Parola d'ordine: prevenzione

Certamente buona parte delle motivazioni sono dovute a situazioni specifiche, alla congiuntura economica e alla necessità di dover sempre inseguire una performance. Lo studio oltreoceano, però, attribuisce il fenomeno ad un senso di mancata inclusione. Una sorta di processo inversamente proporzionale al malessere: laddove si coltiva inclusione, l’ambiente lavorativo sarà più sano e produttivo. Una gestione positiva del lavoro, infatti, è in grado di prevenire gli effetti del burnout fino al 50%.

Ma come si alimenta una cultura inclusiva in un ambiente votato al business?

Le 4 regole d'oro

Ecco quattro semplici regole per garantire e diffondere nel personale un senso generale di inclusione:

  • Accesso alle risorse. Programmi, strumenti, percorsi di formazione o collaboratori sono investimenti che aumentano il senso di appartenenza e possono essere ripagati con performance e disponibilità da parte dei lavoratori.>
  • Supporto da parte della leadership. I vertici aziendali non sono altro dal resto dei dipendenti.
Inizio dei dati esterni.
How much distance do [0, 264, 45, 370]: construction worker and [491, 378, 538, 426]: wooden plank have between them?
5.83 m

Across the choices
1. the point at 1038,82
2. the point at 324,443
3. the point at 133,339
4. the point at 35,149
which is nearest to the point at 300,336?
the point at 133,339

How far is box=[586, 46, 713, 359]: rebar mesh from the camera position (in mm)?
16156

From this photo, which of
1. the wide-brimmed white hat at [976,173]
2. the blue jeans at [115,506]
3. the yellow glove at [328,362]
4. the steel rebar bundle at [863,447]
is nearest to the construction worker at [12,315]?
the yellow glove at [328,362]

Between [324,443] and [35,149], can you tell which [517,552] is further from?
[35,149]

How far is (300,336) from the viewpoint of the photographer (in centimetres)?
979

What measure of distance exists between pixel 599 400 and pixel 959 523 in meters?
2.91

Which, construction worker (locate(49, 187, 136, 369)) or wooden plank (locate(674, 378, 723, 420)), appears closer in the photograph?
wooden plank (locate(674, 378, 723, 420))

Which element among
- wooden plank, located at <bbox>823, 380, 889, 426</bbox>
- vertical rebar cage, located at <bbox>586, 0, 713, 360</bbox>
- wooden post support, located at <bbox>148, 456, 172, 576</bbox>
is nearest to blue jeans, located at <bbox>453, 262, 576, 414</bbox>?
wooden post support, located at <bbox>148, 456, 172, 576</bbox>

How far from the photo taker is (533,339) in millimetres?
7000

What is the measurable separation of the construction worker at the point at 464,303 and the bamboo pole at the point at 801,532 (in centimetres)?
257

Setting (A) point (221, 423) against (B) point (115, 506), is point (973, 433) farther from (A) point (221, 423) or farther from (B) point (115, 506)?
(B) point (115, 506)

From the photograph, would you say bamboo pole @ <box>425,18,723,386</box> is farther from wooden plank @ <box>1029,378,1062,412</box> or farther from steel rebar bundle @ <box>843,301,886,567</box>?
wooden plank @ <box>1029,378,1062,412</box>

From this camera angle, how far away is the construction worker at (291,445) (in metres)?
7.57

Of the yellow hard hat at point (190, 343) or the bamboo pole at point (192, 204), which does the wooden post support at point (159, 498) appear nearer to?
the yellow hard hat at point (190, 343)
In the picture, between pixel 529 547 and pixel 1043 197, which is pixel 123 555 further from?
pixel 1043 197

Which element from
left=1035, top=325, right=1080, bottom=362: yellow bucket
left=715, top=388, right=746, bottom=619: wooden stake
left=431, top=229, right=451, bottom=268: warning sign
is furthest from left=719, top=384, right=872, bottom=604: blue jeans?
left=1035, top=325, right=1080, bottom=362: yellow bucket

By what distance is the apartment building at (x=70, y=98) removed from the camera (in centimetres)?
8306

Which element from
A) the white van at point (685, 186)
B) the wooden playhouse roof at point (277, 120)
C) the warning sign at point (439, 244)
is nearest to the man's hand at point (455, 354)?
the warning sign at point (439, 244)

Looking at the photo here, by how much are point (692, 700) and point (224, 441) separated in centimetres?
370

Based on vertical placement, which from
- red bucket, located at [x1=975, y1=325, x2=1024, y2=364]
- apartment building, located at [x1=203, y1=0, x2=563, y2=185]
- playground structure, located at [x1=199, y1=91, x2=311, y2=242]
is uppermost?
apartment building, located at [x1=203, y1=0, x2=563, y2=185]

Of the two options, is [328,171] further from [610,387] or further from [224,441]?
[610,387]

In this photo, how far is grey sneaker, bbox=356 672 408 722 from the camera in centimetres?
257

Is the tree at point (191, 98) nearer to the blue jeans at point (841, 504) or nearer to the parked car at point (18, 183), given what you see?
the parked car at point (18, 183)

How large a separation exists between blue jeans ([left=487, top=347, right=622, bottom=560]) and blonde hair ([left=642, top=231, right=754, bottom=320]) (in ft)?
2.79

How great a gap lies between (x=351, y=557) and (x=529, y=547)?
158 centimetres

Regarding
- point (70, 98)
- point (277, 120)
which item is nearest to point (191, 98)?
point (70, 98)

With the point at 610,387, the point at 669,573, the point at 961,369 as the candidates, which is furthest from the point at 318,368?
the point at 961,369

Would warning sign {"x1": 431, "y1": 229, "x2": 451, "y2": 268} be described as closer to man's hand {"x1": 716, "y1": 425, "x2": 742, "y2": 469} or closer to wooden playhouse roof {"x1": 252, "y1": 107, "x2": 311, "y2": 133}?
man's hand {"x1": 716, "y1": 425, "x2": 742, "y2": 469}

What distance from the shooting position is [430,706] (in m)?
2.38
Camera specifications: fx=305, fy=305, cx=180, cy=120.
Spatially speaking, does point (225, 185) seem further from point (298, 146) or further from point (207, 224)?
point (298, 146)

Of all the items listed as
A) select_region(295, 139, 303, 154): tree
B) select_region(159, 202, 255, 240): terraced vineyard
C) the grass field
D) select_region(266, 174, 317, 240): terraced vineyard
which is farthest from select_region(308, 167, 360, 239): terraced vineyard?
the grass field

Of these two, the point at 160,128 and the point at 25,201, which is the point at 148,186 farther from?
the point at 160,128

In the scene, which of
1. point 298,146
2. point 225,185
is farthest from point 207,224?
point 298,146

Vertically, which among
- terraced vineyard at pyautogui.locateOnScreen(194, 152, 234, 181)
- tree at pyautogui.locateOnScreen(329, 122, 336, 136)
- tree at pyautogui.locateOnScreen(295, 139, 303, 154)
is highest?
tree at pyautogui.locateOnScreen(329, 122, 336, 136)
Un team coeso e affiatato guarderà con più facilità ai medesimi obiettivi, adoperandosi e sostenendosi nell’interesse comune.
  • Senso di sicurezza psicologica con il proprio manager di riferimento. La serenità di poter sbagliare si traduce in armonia ed affidabilità. Un’alchimia che fa bene alla vita da ufficio.
  • Opportunità eque di crescita. Non solo benefit e bonus, la stella polare per la distribuzione dei ruoli e delle responsabilità è la meritocrazia.

Anche i manager vanno valorizzati

Presupposti necessari nell’ottica di prevenire il burnout, ma anche in funzione di favorire il dialogo interno all’ambiente di lavoro. Costruire un clima inclusivo consente infatti di intercettare per tempo bisogni, ambizioni e fragilità, in modo da elaborare soluzioni efficaci.

Una politica efficace per la gestione del personale vale anche nei ruoli di maggior responsabilità. Se i manager comprendono la bontà di un approccio valoriale al lavoro, oltre alla gestione della propria squadra, sapranno adoperarsi per incoraggiare collaborazione e team building, facilitando le comunicazioni interne e favorendo le relazioni tra i singoli membri con background diversi. Uno spirito che distingue, oggi più che mai, una corretta ed efficace capacità di leadership.